Purpose : Currently, researchers are burdened with modifying injection devices for pre-clinical ophthalmic research. The need for modification introduces burden on researchers for the need to conduct additional decontamination steps including depyrogenation, sterilization, minimizing sub-visible particulates, etc. If the aforementioned is not conducted correctly, then the state/quality of the modified injection device could alter the outcome of the intended research. Primary need for modification of injection devices stems from non-availability of accurate dosing syringes that are compatible with fine needles rather than use pulled glass capillaries.

Methods : Conducted literature review of procedures and materials used in ophthalmic injections in animal models and interviewed researchers conducting preclinical ophthalmic research. Testing of subvisible particle count per USP<789> and endotoxin content was measured. This device was further tested for relevant standard biological endpoints. Accuracy and precision of various dose volumes in the most relevant ranges were measured.
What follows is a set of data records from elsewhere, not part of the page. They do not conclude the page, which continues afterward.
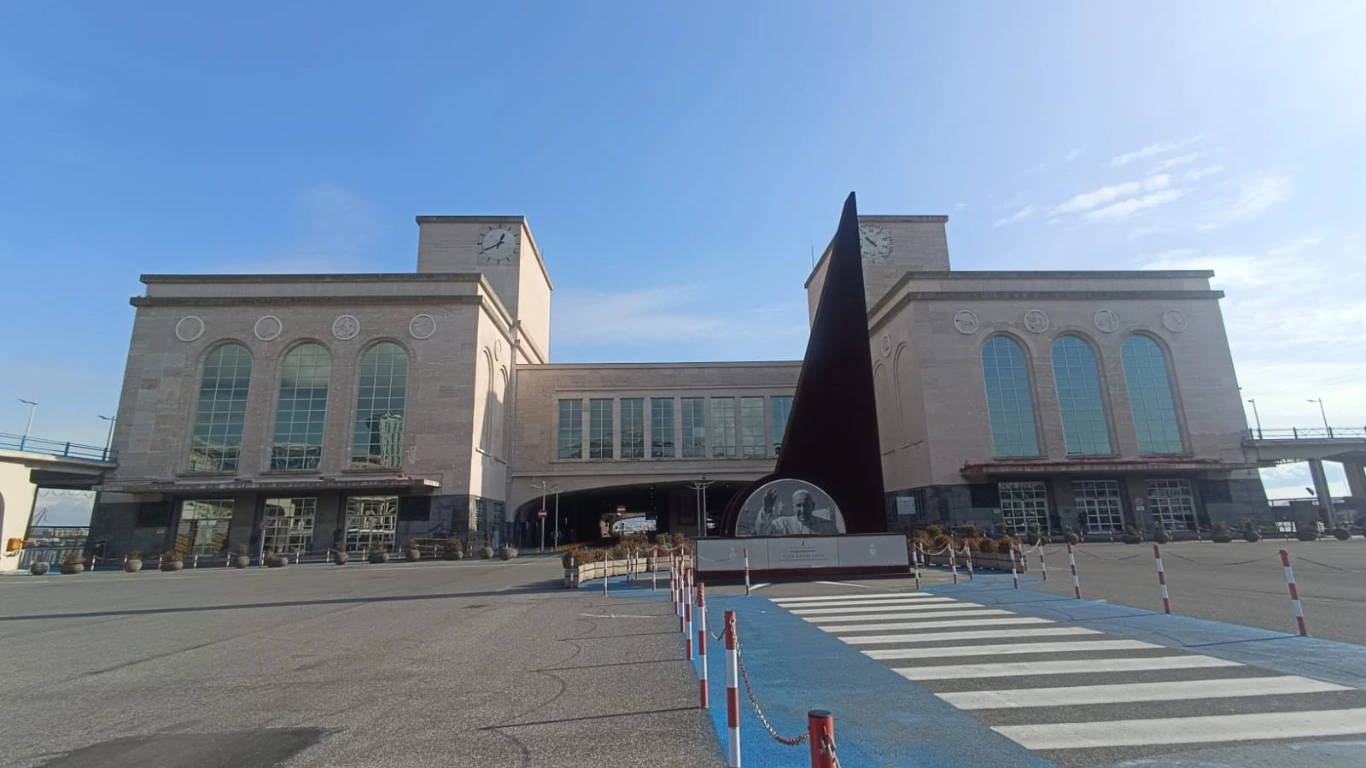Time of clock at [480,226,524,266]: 12:40
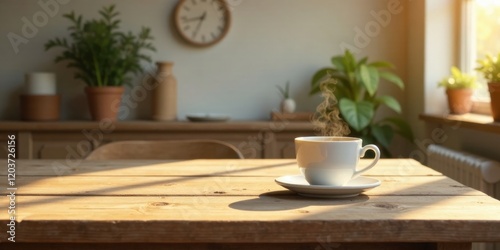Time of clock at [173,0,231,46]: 8:34
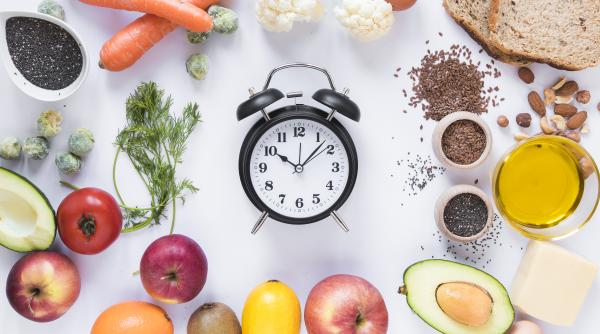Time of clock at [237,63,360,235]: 10:07
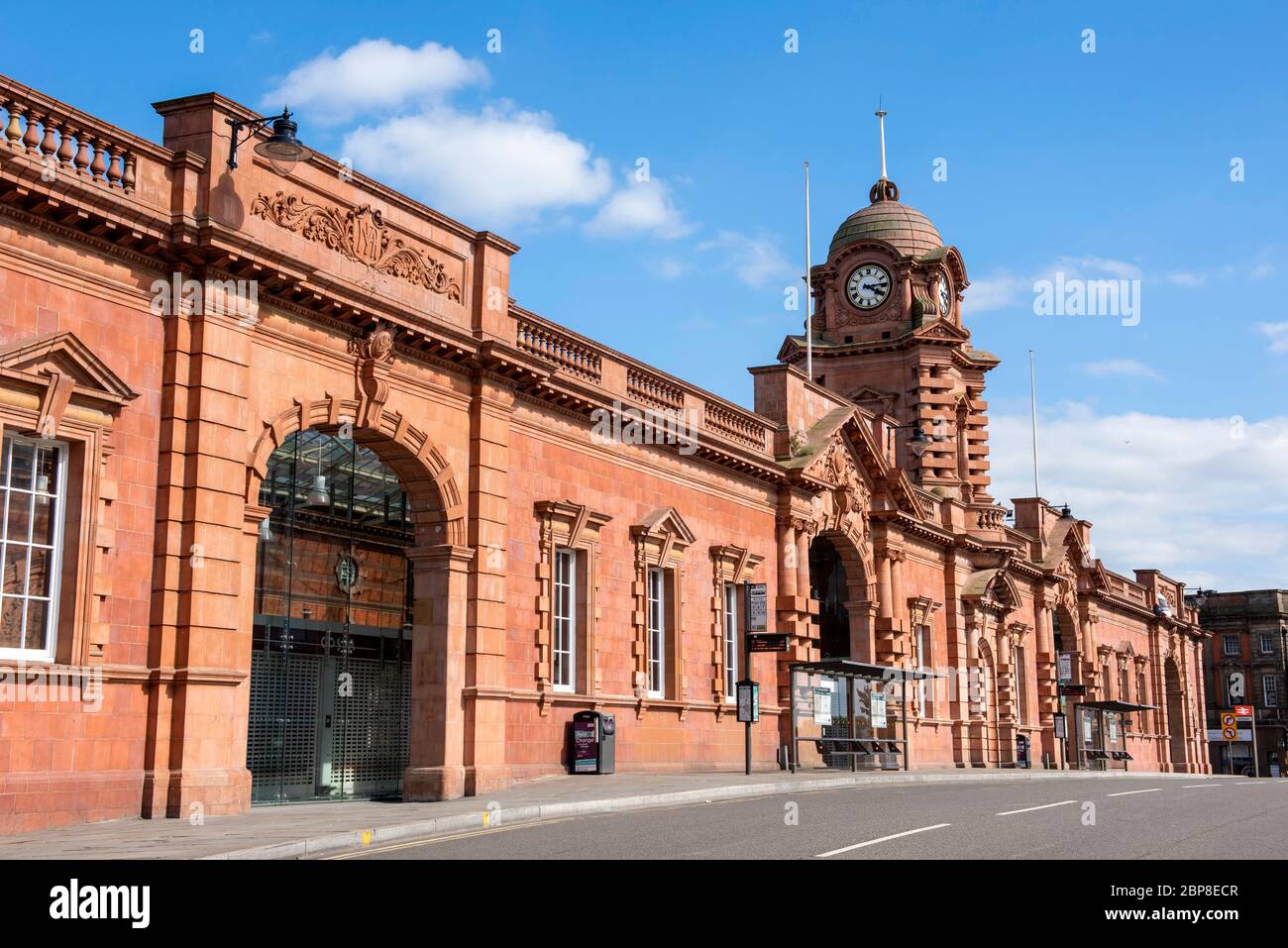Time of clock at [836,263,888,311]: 4:13
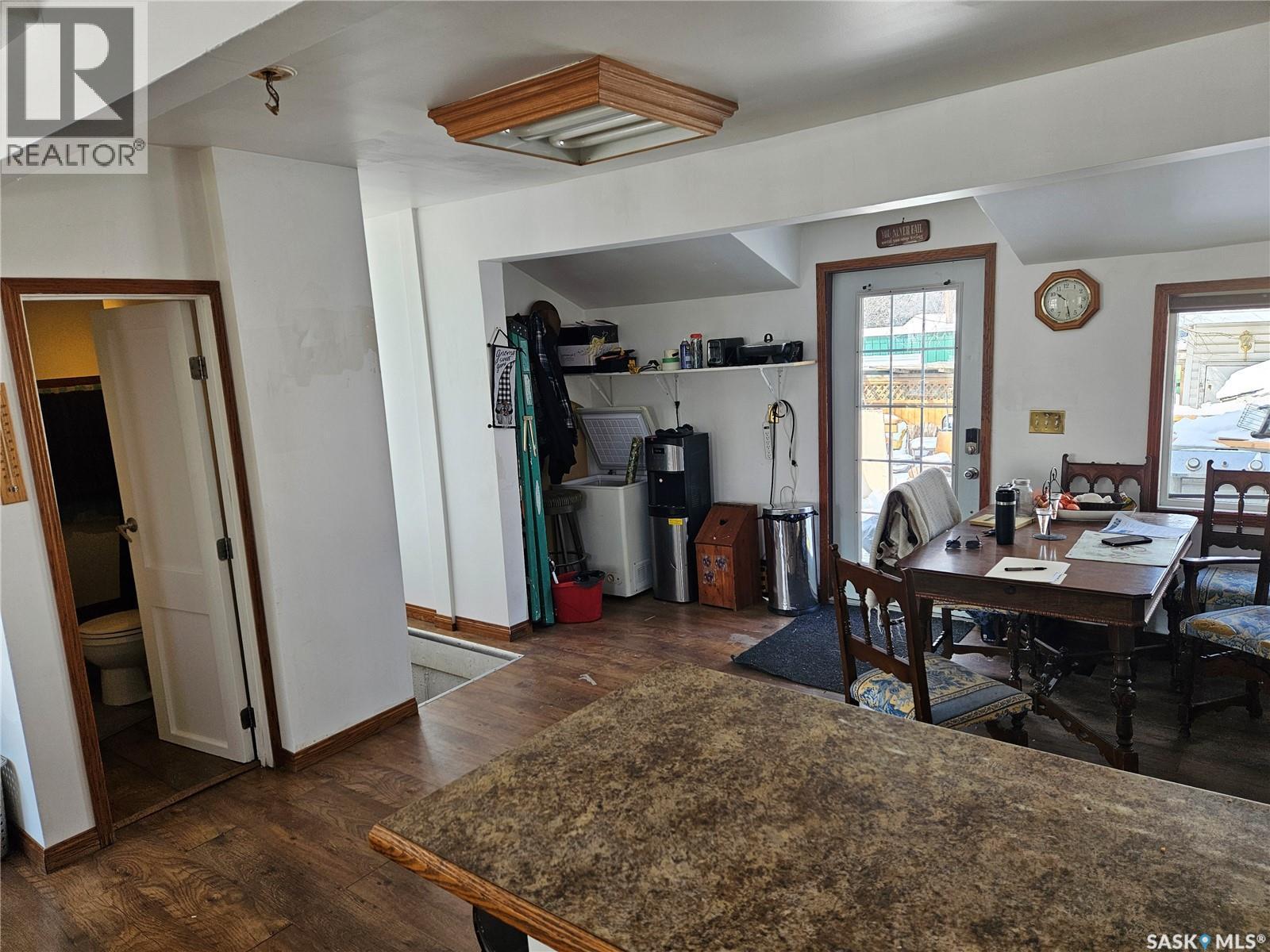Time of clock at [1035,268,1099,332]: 10:28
Results : Demonstrated ability to inject 0.45 + 0.03 µL volume. Literature review indicated that injection volumes range between (0.5 - 10 µL) for research involving ophthalmic injections in adult Zebra Fish, Mice and Rats. ISO 80369-7:2021 compliance ensures that standard needles could be attached; hence needles as fine as 38G could be used precluding the need for pulled glass capillaries. Cost effectiveness was also demonstrated by avoiding need for researchers to perform sterilization, depyrogenation, decontamination and removal of leachable lubricants.

Conclusions : The availability of an injection device for pre-clinical ophthalmic research that incorporates standard luer-lock needles and is sterilized and decontaminated may provide researchers with greater control over the surgical process and the quality of the study data. We have shown that such a device is feasible through gravimetric delivered volume measurements, decontamination studies and interviews with ophthalmic researchers.

This abstract was presented at the 2024 ARVO Annual Meeting, held in Seattle, WA, May 5-9, 2024.